**Task item:** Whenever a line contains the string "site", copy it out of the entries.

**Material for this task:**
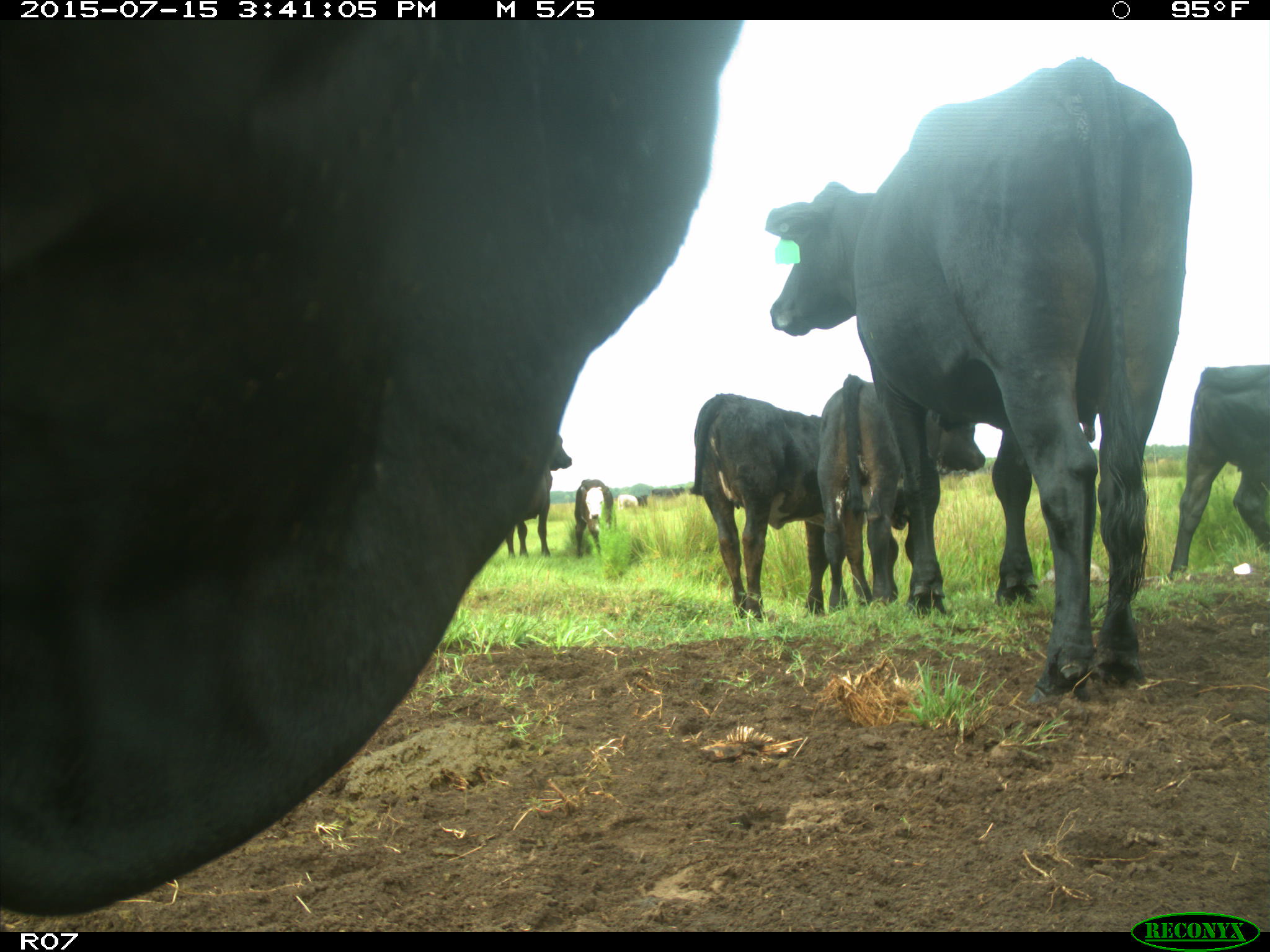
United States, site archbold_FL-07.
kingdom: Animalia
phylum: Chordata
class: Mammalia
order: Artiodactyla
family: Bovidae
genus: Bos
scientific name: Bos taurus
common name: domestic cow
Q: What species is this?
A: Bos taurus (domestic cow).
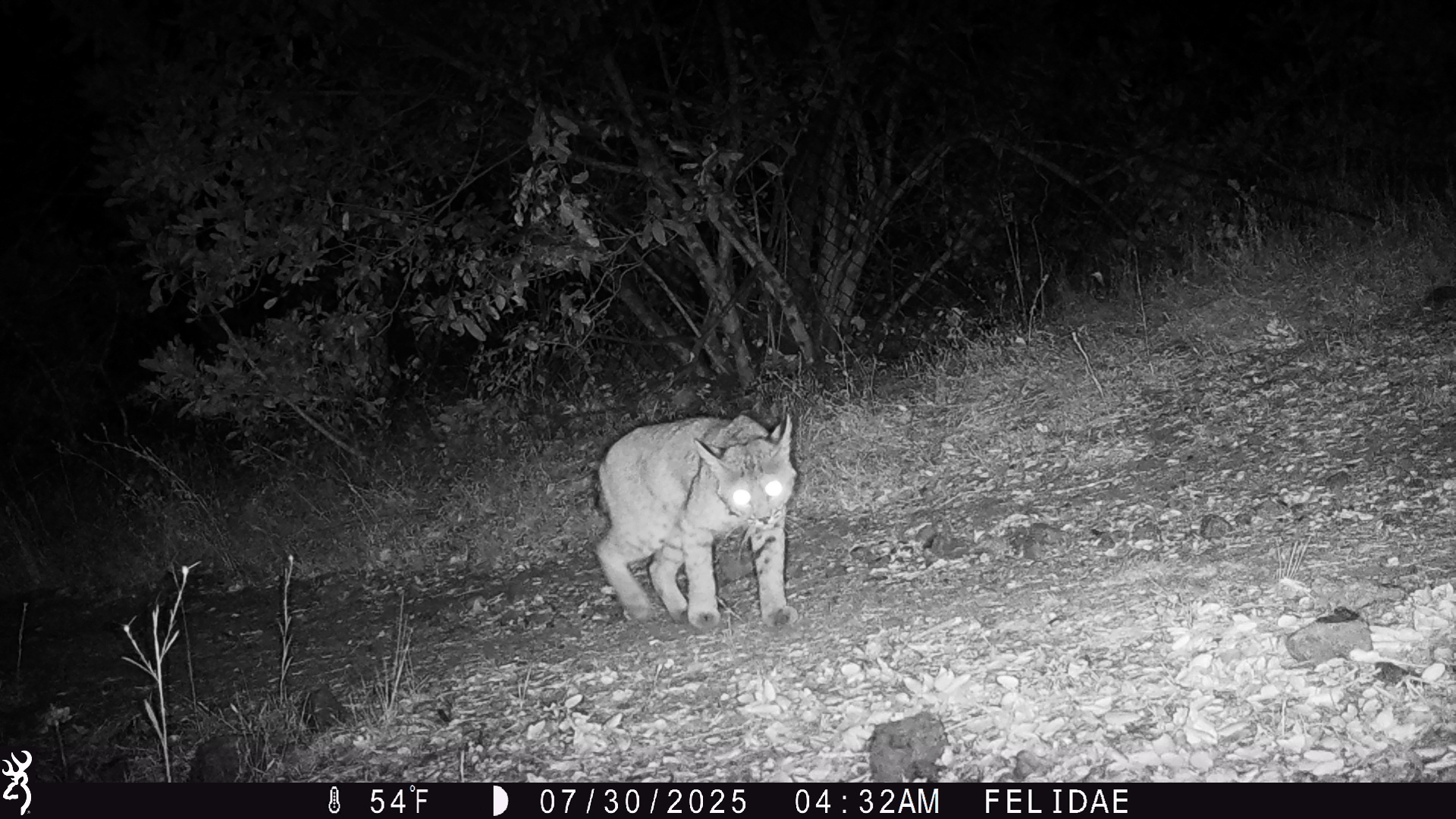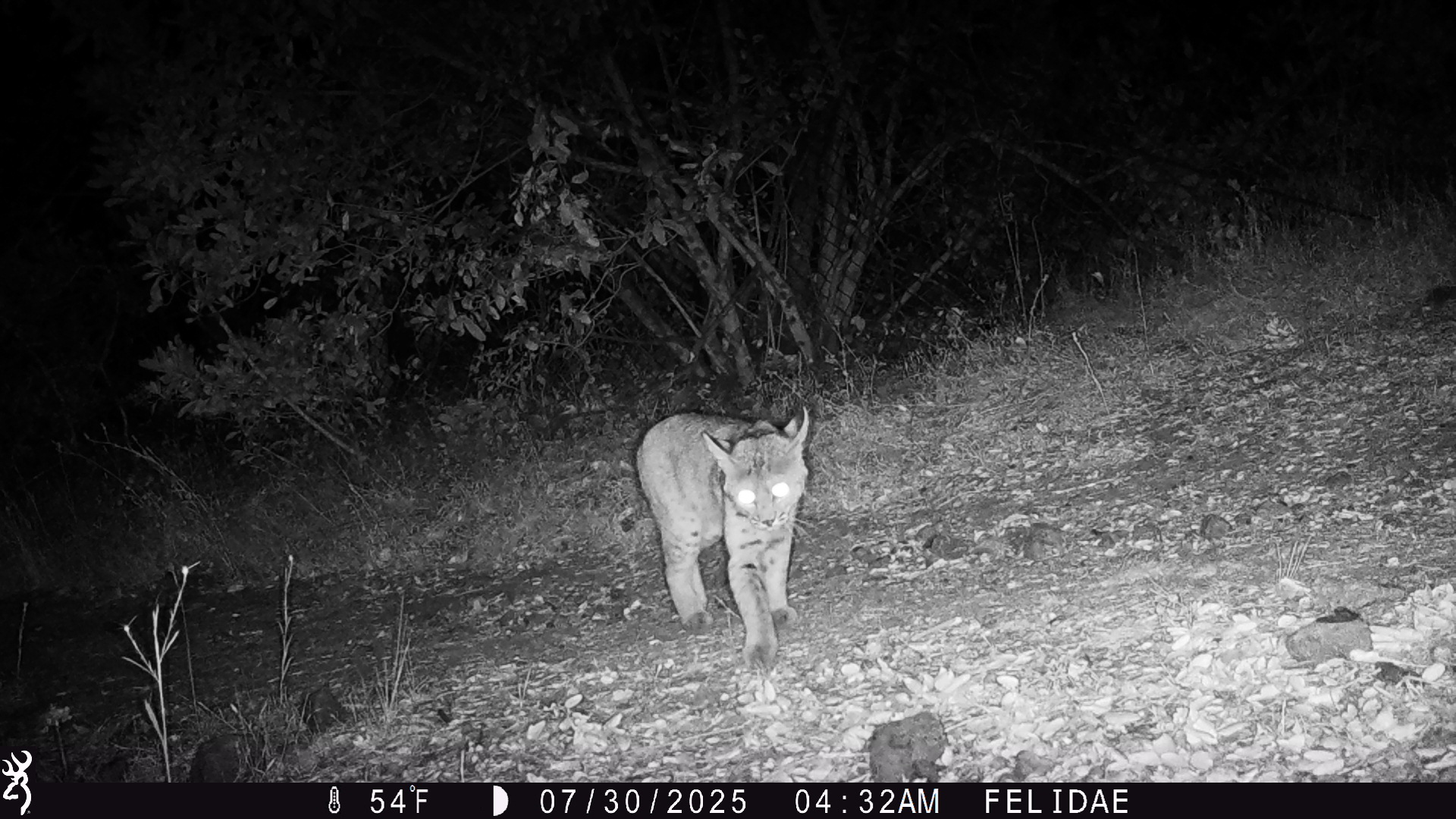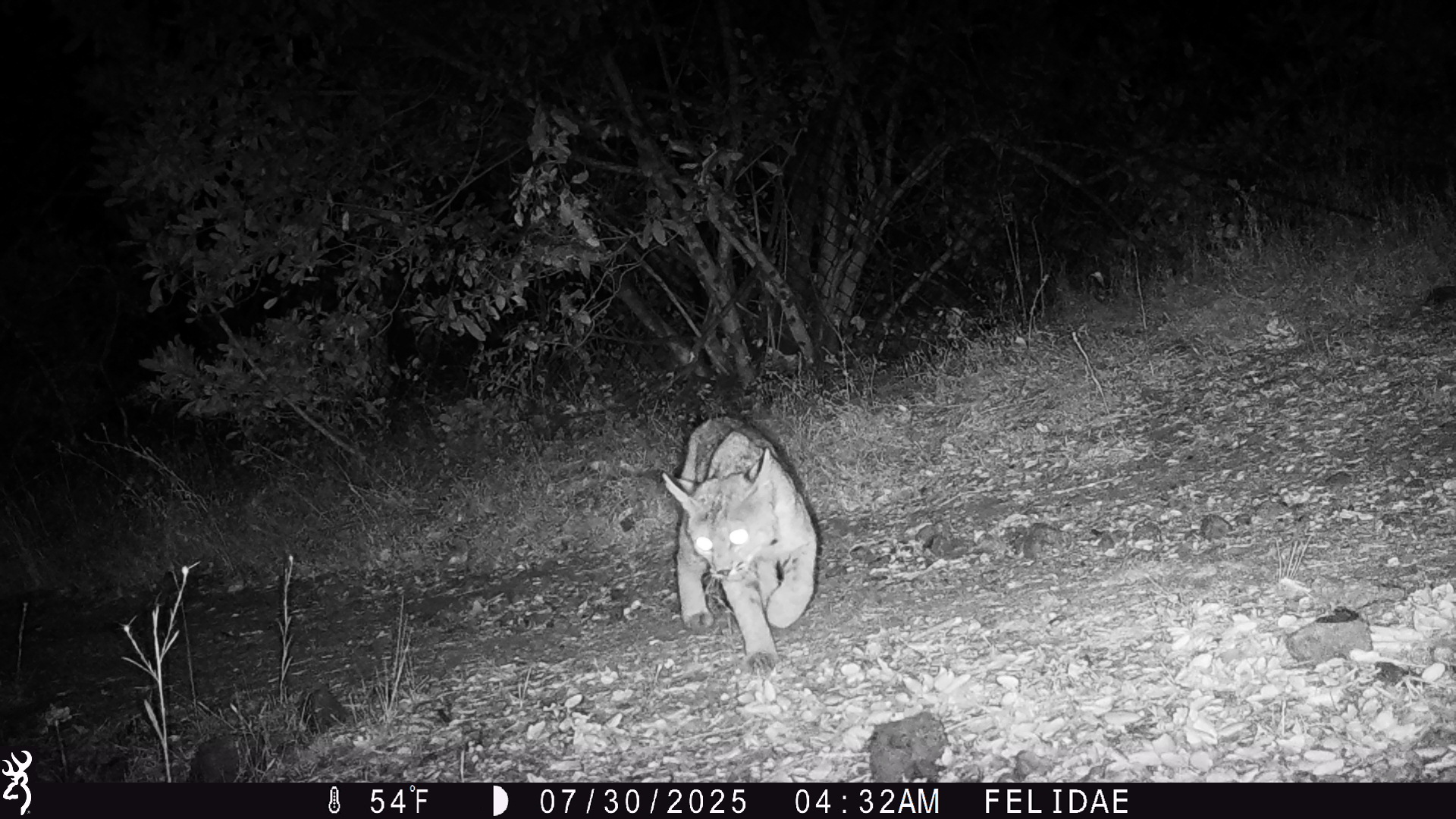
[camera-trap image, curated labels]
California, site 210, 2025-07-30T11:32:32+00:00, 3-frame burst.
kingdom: Animalia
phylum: Chordata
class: Mammalia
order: Carnivora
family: Felidae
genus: Lynx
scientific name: Lynx rufus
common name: bobcat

**Expected answer:**
United States, site archbold_FL-07.
California, site 210, 2025-07-30T11:32:32+00:00, 3-frame burst.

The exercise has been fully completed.